▶ PROBLEM REQUIREMENTS
Without the pictures, restate all of the data below word for word.
[SUPPLIED MATERIAL — start]
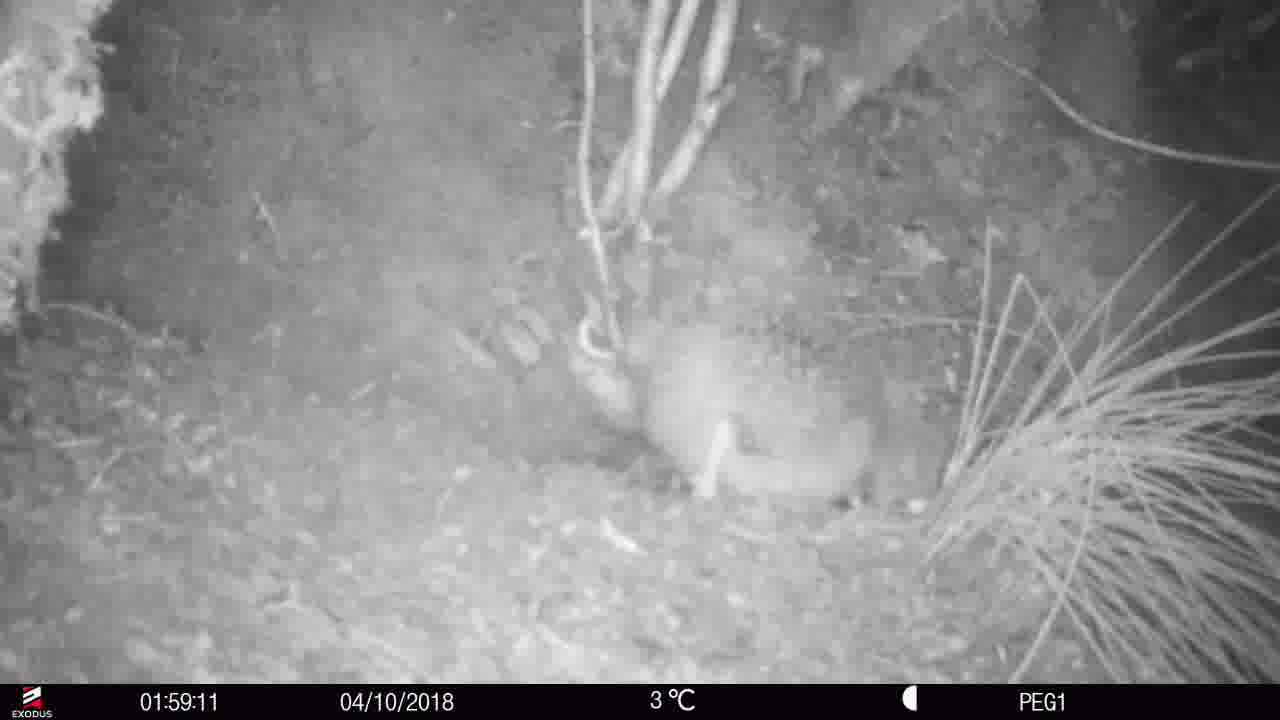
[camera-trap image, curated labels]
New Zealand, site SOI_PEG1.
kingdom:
[SUPPLIED MATERIAL — finish]
▶ TASK RESULT
[camera-trap image, curated labels]
New Zealand, site SOI_PEG1.
kingdom:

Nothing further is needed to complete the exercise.